GEGEVEN TEKST =>

Deze vraag wil ik koppelen aan de volgende vraag: Ik heb een aantal keren Avondmaal gevierd, maar de laatste keer dat ik het gedaan heb, heb ik het na afloop zo benauwd gekregen, dat ik bang ben me een oordeel gegeten en gedronken te hebben omdat ik het op een onwaardige manier deed. Ik ben aan alles ben gaan twijfelen. Heb ik mezelf een oordeel gegeten en gedronken? Er komen steeds meer gemeenten waarin het vanzelfsprekend is dat je aangaat; dit is onder andere ontstaan als een reactie op een andere praktijk die net zo min bijbels is: dat het vanzelfsprekend níet moet. In die gemeenten wekt het zelfs een zekere argwaan als een jongere, nadat hij belijdenis gedaan heeft, aan het Avondmaal verschijnt. Toch is het ook niet bijbels als iedereen aangaat. Het is niet allemaal Israël wat zich Israël noemt en je kunt er ook niet zomaar vanuit gaan dat iedereen die belijdenis doet een kind van God is en meteen Avondmaal mag en kan vieren. Je kunt het in theorie misschien kloppend maken, maar in de praktijk niet. Dat is de werkelijkheid van de bijbel ook niet.
Heb ik mezelf dan al die keren een oordeel gegeten en gedronken? Terwijl ik er eigenlijk zelf niets aan kon doen, want het was gewoon mijn opvoeding, het werd zo bij ons geleerd. Dat kan natuurlijk een geweldig gewetensconflict zijn. Heb ik dan wel de dood des Heeren verkondigd? Het is natuurlijk geen geruststelling als ik het volgende zeg, maar je hebt je niet hét oordeel gegeten en gedronken. Weet je waar ik zo blij om was? Dat de persoon die ik hierover sprak, erbij zei dat de Heere hem / haar eruit verlost heeft. Verlost uit die gedachtegang, verlost om de Heere echt te gaan zoeken. Misschien leer je nu veel meer van Hem dan in de jaren dat je verondersteld werd Hem te kennen. Kan het zo zijn dat het ongenoegen van God op je leven rust? Jazeker, dat kan. Maar nu bewijst de Heere Zelf in je leven dat Hij je verder leidt en een zoekend mens maakt. Een mens die gaat hongeren en dorsten naar Christus. Hij heeft geen lust in je dood; zie daar nu maar vooral op. Wij houden er niet van om te zeggen: ‘We gaan het goed maken bij de Heere’, en dat kan natuurlijk ook niet. Maar het kan zo zijn dat de Heere je het moment aanwijst dat je op een andere manier Avondmaal mag vieren. En nu zeg ik wat theologisch helemaal niet klopt. Maar als je Hem die ene
13
keer tien keer zou mogen verheerlijken boven al de keren dat je - als ik het zo mag zeggen - als een ‘blok’ aan de tafel hebt gezeten zonder dat je eigenlijk wist wat je deed, komt er een keerpunt.

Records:
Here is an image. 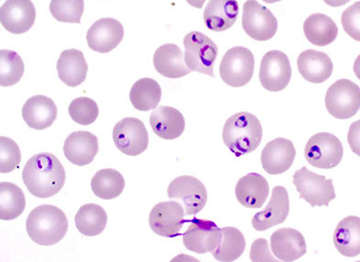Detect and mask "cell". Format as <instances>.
I'll return each instance as SVG.
<instances>
[{
  "label": "cell",
  "mask_w": 360,
  "mask_h": 262,
  "mask_svg": "<svg viewBox=\"0 0 360 262\" xmlns=\"http://www.w3.org/2000/svg\"><path fill=\"white\" fill-rule=\"evenodd\" d=\"M32 195L48 199L60 192L66 180L65 170L56 155L41 153L29 158L22 174Z\"/></svg>",
  "instance_id": "cell-1"
},
{
  "label": "cell",
  "mask_w": 360,
  "mask_h": 262,
  "mask_svg": "<svg viewBox=\"0 0 360 262\" xmlns=\"http://www.w3.org/2000/svg\"><path fill=\"white\" fill-rule=\"evenodd\" d=\"M263 137L262 124L257 116L248 112L231 116L225 123L223 140L236 157L252 153L259 146Z\"/></svg>",
  "instance_id": "cell-2"
},
{
  "label": "cell",
  "mask_w": 360,
  "mask_h": 262,
  "mask_svg": "<svg viewBox=\"0 0 360 262\" xmlns=\"http://www.w3.org/2000/svg\"><path fill=\"white\" fill-rule=\"evenodd\" d=\"M69 228V222L62 209L51 205L37 206L29 213L27 231L35 244L51 246L63 240Z\"/></svg>",
  "instance_id": "cell-3"
},
{
  "label": "cell",
  "mask_w": 360,
  "mask_h": 262,
  "mask_svg": "<svg viewBox=\"0 0 360 262\" xmlns=\"http://www.w3.org/2000/svg\"><path fill=\"white\" fill-rule=\"evenodd\" d=\"M292 184L297 187L300 199H304L311 208L329 206L335 199L333 180H326L323 175L313 173L303 167L295 171L292 176Z\"/></svg>",
  "instance_id": "cell-4"
},
{
  "label": "cell",
  "mask_w": 360,
  "mask_h": 262,
  "mask_svg": "<svg viewBox=\"0 0 360 262\" xmlns=\"http://www.w3.org/2000/svg\"><path fill=\"white\" fill-rule=\"evenodd\" d=\"M184 46L188 69L214 77V66L218 55L217 44L207 35L195 31L186 35Z\"/></svg>",
  "instance_id": "cell-5"
},
{
  "label": "cell",
  "mask_w": 360,
  "mask_h": 262,
  "mask_svg": "<svg viewBox=\"0 0 360 262\" xmlns=\"http://www.w3.org/2000/svg\"><path fill=\"white\" fill-rule=\"evenodd\" d=\"M304 156L311 166L324 170L333 169L343 158L342 142L330 132H319L307 142Z\"/></svg>",
  "instance_id": "cell-6"
},
{
  "label": "cell",
  "mask_w": 360,
  "mask_h": 262,
  "mask_svg": "<svg viewBox=\"0 0 360 262\" xmlns=\"http://www.w3.org/2000/svg\"><path fill=\"white\" fill-rule=\"evenodd\" d=\"M254 67V55L248 48H231L221 61V79L230 87L245 86L252 79Z\"/></svg>",
  "instance_id": "cell-7"
},
{
  "label": "cell",
  "mask_w": 360,
  "mask_h": 262,
  "mask_svg": "<svg viewBox=\"0 0 360 262\" xmlns=\"http://www.w3.org/2000/svg\"><path fill=\"white\" fill-rule=\"evenodd\" d=\"M326 106L330 116L337 119L353 118L360 109V87L349 80H339L329 87Z\"/></svg>",
  "instance_id": "cell-8"
},
{
  "label": "cell",
  "mask_w": 360,
  "mask_h": 262,
  "mask_svg": "<svg viewBox=\"0 0 360 262\" xmlns=\"http://www.w3.org/2000/svg\"><path fill=\"white\" fill-rule=\"evenodd\" d=\"M115 146L128 156H138L147 150L149 135L140 119L127 118L119 121L112 130Z\"/></svg>",
  "instance_id": "cell-9"
},
{
  "label": "cell",
  "mask_w": 360,
  "mask_h": 262,
  "mask_svg": "<svg viewBox=\"0 0 360 262\" xmlns=\"http://www.w3.org/2000/svg\"><path fill=\"white\" fill-rule=\"evenodd\" d=\"M169 199L182 203L186 216H195L204 209L207 202V190L197 177L180 176L170 182L168 187Z\"/></svg>",
  "instance_id": "cell-10"
},
{
  "label": "cell",
  "mask_w": 360,
  "mask_h": 262,
  "mask_svg": "<svg viewBox=\"0 0 360 262\" xmlns=\"http://www.w3.org/2000/svg\"><path fill=\"white\" fill-rule=\"evenodd\" d=\"M243 27L254 40L269 41L278 31V20L269 8L257 0H247L243 6Z\"/></svg>",
  "instance_id": "cell-11"
},
{
  "label": "cell",
  "mask_w": 360,
  "mask_h": 262,
  "mask_svg": "<svg viewBox=\"0 0 360 262\" xmlns=\"http://www.w3.org/2000/svg\"><path fill=\"white\" fill-rule=\"evenodd\" d=\"M292 68L288 57L281 51H270L263 56L259 69V82L271 92L284 90L290 82Z\"/></svg>",
  "instance_id": "cell-12"
},
{
  "label": "cell",
  "mask_w": 360,
  "mask_h": 262,
  "mask_svg": "<svg viewBox=\"0 0 360 262\" xmlns=\"http://www.w3.org/2000/svg\"><path fill=\"white\" fill-rule=\"evenodd\" d=\"M221 229L209 220L194 218L183 235V244L198 254L213 252L219 245Z\"/></svg>",
  "instance_id": "cell-13"
},
{
  "label": "cell",
  "mask_w": 360,
  "mask_h": 262,
  "mask_svg": "<svg viewBox=\"0 0 360 262\" xmlns=\"http://www.w3.org/2000/svg\"><path fill=\"white\" fill-rule=\"evenodd\" d=\"M185 215V209L179 202L157 204L150 213V227L162 237H176L184 225Z\"/></svg>",
  "instance_id": "cell-14"
},
{
  "label": "cell",
  "mask_w": 360,
  "mask_h": 262,
  "mask_svg": "<svg viewBox=\"0 0 360 262\" xmlns=\"http://www.w3.org/2000/svg\"><path fill=\"white\" fill-rule=\"evenodd\" d=\"M37 11L31 0H6L0 8V22L9 33H27L34 24Z\"/></svg>",
  "instance_id": "cell-15"
},
{
  "label": "cell",
  "mask_w": 360,
  "mask_h": 262,
  "mask_svg": "<svg viewBox=\"0 0 360 262\" xmlns=\"http://www.w3.org/2000/svg\"><path fill=\"white\" fill-rule=\"evenodd\" d=\"M124 35L123 25L117 19L101 18L89 29L86 42L96 53L108 54L118 46Z\"/></svg>",
  "instance_id": "cell-16"
},
{
  "label": "cell",
  "mask_w": 360,
  "mask_h": 262,
  "mask_svg": "<svg viewBox=\"0 0 360 262\" xmlns=\"http://www.w3.org/2000/svg\"><path fill=\"white\" fill-rule=\"evenodd\" d=\"M297 155L294 144L285 138H276L266 144L262 153L263 169L270 175L285 173L292 167Z\"/></svg>",
  "instance_id": "cell-17"
},
{
  "label": "cell",
  "mask_w": 360,
  "mask_h": 262,
  "mask_svg": "<svg viewBox=\"0 0 360 262\" xmlns=\"http://www.w3.org/2000/svg\"><path fill=\"white\" fill-rule=\"evenodd\" d=\"M289 210L290 206L288 190L284 187H275L268 206L253 216V228L256 231L263 232L273 226L283 224L288 218Z\"/></svg>",
  "instance_id": "cell-18"
},
{
  "label": "cell",
  "mask_w": 360,
  "mask_h": 262,
  "mask_svg": "<svg viewBox=\"0 0 360 262\" xmlns=\"http://www.w3.org/2000/svg\"><path fill=\"white\" fill-rule=\"evenodd\" d=\"M98 150V137L86 131L72 132L63 145V153L67 160L79 167L91 163Z\"/></svg>",
  "instance_id": "cell-19"
},
{
  "label": "cell",
  "mask_w": 360,
  "mask_h": 262,
  "mask_svg": "<svg viewBox=\"0 0 360 262\" xmlns=\"http://www.w3.org/2000/svg\"><path fill=\"white\" fill-rule=\"evenodd\" d=\"M270 246L275 256L282 261H297L307 254V242L297 230L281 228L273 232Z\"/></svg>",
  "instance_id": "cell-20"
},
{
  "label": "cell",
  "mask_w": 360,
  "mask_h": 262,
  "mask_svg": "<svg viewBox=\"0 0 360 262\" xmlns=\"http://www.w3.org/2000/svg\"><path fill=\"white\" fill-rule=\"evenodd\" d=\"M58 108L53 100L43 95L29 99L22 109V118L29 127L41 131L56 120Z\"/></svg>",
  "instance_id": "cell-21"
},
{
  "label": "cell",
  "mask_w": 360,
  "mask_h": 262,
  "mask_svg": "<svg viewBox=\"0 0 360 262\" xmlns=\"http://www.w3.org/2000/svg\"><path fill=\"white\" fill-rule=\"evenodd\" d=\"M158 73L169 79H179L191 73L186 66L185 55L176 44H166L158 48L153 56Z\"/></svg>",
  "instance_id": "cell-22"
},
{
  "label": "cell",
  "mask_w": 360,
  "mask_h": 262,
  "mask_svg": "<svg viewBox=\"0 0 360 262\" xmlns=\"http://www.w3.org/2000/svg\"><path fill=\"white\" fill-rule=\"evenodd\" d=\"M154 134L164 140H175L181 137L186 128L184 116L172 106H160L150 116Z\"/></svg>",
  "instance_id": "cell-23"
},
{
  "label": "cell",
  "mask_w": 360,
  "mask_h": 262,
  "mask_svg": "<svg viewBox=\"0 0 360 262\" xmlns=\"http://www.w3.org/2000/svg\"><path fill=\"white\" fill-rule=\"evenodd\" d=\"M236 195L238 201L245 208H260L269 195V182L258 173L247 174L238 181Z\"/></svg>",
  "instance_id": "cell-24"
},
{
  "label": "cell",
  "mask_w": 360,
  "mask_h": 262,
  "mask_svg": "<svg viewBox=\"0 0 360 262\" xmlns=\"http://www.w3.org/2000/svg\"><path fill=\"white\" fill-rule=\"evenodd\" d=\"M297 67L304 79L314 84L326 82L333 71L330 58L323 51L315 50L301 53L297 59Z\"/></svg>",
  "instance_id": "cell-25"
},
{
  "label": "cell",
  "mask_w": 360,
  "mask_h": 262,
  "mask_svg": "<svg viewBox=\"0 0 360 262\" xmlns=\"http://www.w3.org/2000/svg\"><path fill=\"white\" fill-rule=\"evenodd\" d=\"M238 15L236 0H210L205 8V25L214 32L226 31L236 24Z\"/></svg>",
  "instance_id": "cell-26"
},
{
  "label": "cell",
  "mask_w": 360,
  "mask_h": 262,
  "mask_svg": "<svg viewBox=\"0 0 360 262\" xmlns=\"http://www.w3.org/2000/svg\"><path fill=\"white\" fill-rule=\"evenodd\" d=\"M58 75L67 86L75 87L85 82L89 67L82 51H63L57 61Z\"/></svg>",
  "instance_id": "cell-27"
},
{
  "label": "cell",
  "mask_w": 360,
  "mask_h": 262,
  "mask_svg": "<svg viewBox=\"0 0 360 262\" xmlns=\"http://www.w3.org/2000/svg\"><path fill=\"white\" fill-rule=\"evenodd\" d=\"M333 242L343 256H358L360 254V218L352 216L342 219L334 232Z\"/></svg>",
  "instance_id": "cell-28"
},
{
  "label": "cell",
  "mask_w": 360,
  "mask_h": 262,
  "mask_svg": "<svg viewBox=\"0 0 360 262\" xmlns=\"http://www.w3.org/2000/svg\"><path fill=\"white\" fill-rule=\"evenodd\" d=\"M338 27L332 18L323 14H314L308 17L304 24L305 37L316 46H326L335 41Z\"/></svg>",
  "instance_id": "cell-29"
},
{
  "label": "cell",
  "mask_w": 360,
  "mask_h": 262,
  "mask_svg": "<svg viewBox=\"0 0 360 262\" xmlns=\"http://www.w3.org/2000/svg\"><path fill=\"white\" fill-rule=\"evenodd\" d=\"M75 225L80 234L89 237L101 235L107 227V212L96 204H86L76 213Z\"/></svg>",
  "instance_id": "cell-30"
},
{
  "label": "cell",
  "mask_w": 360,
  "mask_h": 262,
  "mask_svg": "<svg viewBox=\"0 0 360 262\" xmlns=\"http://www.w3.org/2000/svg\"><path fill=\"white\" fill-rule=\"evenodd\" d=\"M162 99L159 83L150 77H143L134 83L130 92V101L134 108L147 112L155 109Z\"/></svg>",
  "instance_id": "cell-31"
},
{
  "label": "cell",
  "mask_w": 360,
  "mask_h": 262,
  "mask_svg": "<svg viewBox=\"0 0 360 262\" xmlns=\"http://www.w3.org/2000/svg\"><path fill=\"white\" fill-rule=\"evenodd\" d=\"M246 248V241L243 232L237 228H221V239L219 245L212 252L217 261H236L242 256Z\"/></svg>",
  "instance_id": "cell-32"
},
{
  "label": "cell",
  "mask_w": 360,
  "mask_h": 262,
  "mask_svg": "<svg viewBox=\"0 0 360 262\" xmlns=\"http://www.w3.org/2000/svg\"><path fill=\"white\" fill-rule=\"evenodd\" d=\"M124 187V177L119 171L112 169L98 170L91 180L92 192L101 199H117L123 193Z\"/></svg>",
  "instance_id": "cell-33"
},
{
  "label": "cell",
  "mask_w": 360,
  "mask_h": 262,
  "mask_svg": "<svg viewBox=\"0 0 360 262\" xmlns=\"http://www.w3.org/2000/svg\"><path fill=\"white\" fill-rule=\"evenodd\" d=\"M25 197L22 189L11 182L0 183V219H17L25 209Z\"/></svg>",
  "instance_id": "cell-34"
},
{
  "label": "cell",
  "mask_w": 360,
  "mask_h": 262,
  "mask_svg": "<svg viewBox=\"0 0 360 262\" xmlns=\"http://www.w3.org/2000/svg\"><path fill=\"white\" fill-rule=\"evenodd\" d=\"M24 73V61L17 53L9 50L0 51V86H14L20 82Z\"/></svg>",
  "instance_id": "cell-35"
},
{
  "label": "cell",
  "mask_w": 360,
  "mask_h": 262,
  "mask_svg": "<svg viewBox=\"0 0 360 262\" xmlns=\"http://www.w3.org/2000/svg\"><path fill=\"white\" fill-rule=\"evenodd\" d=\"M84 6V0H51L50 11L59 22L79 24Z\"/></svg>",
  "instance_id": "cell-36"
},
{
  "label": "cell",
  "mask_w": 360,
  "mask_h": 262,
  "mask_svg": "<svg viewBox=\"0 0 360 262\" xmlns=\"http://www.w3.org/2000/svg\"><path fill=\"white\" fill-rule=\"evenodd\" d=\"M69 114L77 124L90 125L98 119L99 108L94 100L82 96L70 103Z\"/></svg>",
  "instance_id": "cell-37"
},
{
  "label": "cell",
  "mask_w": 360,
  "mask_h": 262,
  "mask_svg": "<svg viewBox=\"0 0 360 262\" xmlns=\"http://www.w3.org/2000/svg\"><path fill=\"white\" fill-rule=\"evenodd\" d=\"M20 161L21 151L17 142L8 137H0V173H11Z\"/></svg>",
  "instance_id": "cell-38"
},
{
  "label": "cell",
  "mask_w": 360,
  "mask_h": 262,
  "mask_svg": "<svg viewBox=\"0 0 360 262\" xmlns=\"http://www.w3.org/2000/svg\"><path fill=\"white\" fill-rule=\"evenodd\" d=\"M342 24L344 31L350 37L360 42V1L355 2L343 12Z\"/></svg>",
  "instance_id": "cell-39"
},
{
  "label": "cell",
  "mask_w": 360,
  "mask_h": 262,
  "mask_svg": "<svg viewBox=\"0 0 360 262\" xmlns=\"http://www.w3.org/2000/svg\"><path fill=\"white\" fill-rule=\"evenodd\" d=\"M250 261L253 262H276L269 250L268 242L265 239L259 238L253 242L250 251Z\"/></svg>",
  "instance_id": "cell-40"
},
{
  "label": "cell",
  "mask_w": 360,
  "mask_h": 262,
  "mask_svg": "<svg viewBox=\"0 0 360 262\" xmlns=\"http://www.w3.org/2000/svg\"><path fill=\"white\" fill-rule=\"evenodd\" d=\"M348 142L350 149L360 157V120L352 123L348 132Z\"/></svg>",
  "instance_id": "cell-41"
},
{
  "label": "cell",
  "mask_w": 360,
  "mask_h": 262,
  "mask_svg": "<svg viewBox=\"0 0 360 262\" xmlns=\"http://www.w3.org/2000/svg\"><path fill=\"white\" fill-rule=\"evenodd\" d=\"M327 5L333 6V8H338V6H343L349 2L350 0H323Z\"/></svg>",
  "instance_id": "cell-42"
},
{
  "label": "cell",
  "mask_w": 360,
  "mask_h": 262,
  "mask_svg": "<svg viewBox=\"0 0 360 262\" xmlns=\"http://www.w3.org/2000/svg\"><path fill=\"white\" fill-rule=\"evenodd\" d=\"M205 1H207V0H186V2H188L189 5L197 8H202Z\"/></svg>",
  "instance_id": "cell-43"
},
{
  "label": "cell",
  "mask_w": 360,
  "mask_h": 262,
  "mask_svg": "<svg viewBox=\"0 0 360 262\" xmlns=\"http://www.w3.org/2000/svg\"><path fill=\"white\" fill-rule=\"evenodd\" d=\"M353 70H354L355 75L360 80V55H359L358 58H356L354 66H353Z\"/></svg>",
  "instance_id": "cell-44"
},
{
  "label": "cell",
  "mask_w": 360,
  "mask_h": 262,
  "mask_svg": "<svg viewBox=\"0 0 360 262\" xmlns=\"http://www.w3.org/2000/svg\"><path fill=\"white\" fill-rule=\"evenodd\" d=\"M263 1L269 3V4H273V3L281 1V0H263Z\"/></svg>",
  "instance_id": "cell-45"
}]
</instances>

OPDRACHT => Kun je de tekst over het Avondmaal in twee zinnen samenvatten?

RESULTAAT => Volgens de tekst is het niet bijbels als in een gemeente vanzelfsprekend iedereen aan het Avondmaal gaat, net zo min als wanneer het vanzelfsprekend niet moet, want niet iedereen die belijdenis doet is zomaar een kind van God. Wie vreest zich een oordeel gegeten en gedronken te hebben, krijgt te horen dat dit niet hét oordeel is en dat de Heere hem of haar nu verder leidt als een zoekend mens die hongert en dorst naar Christus.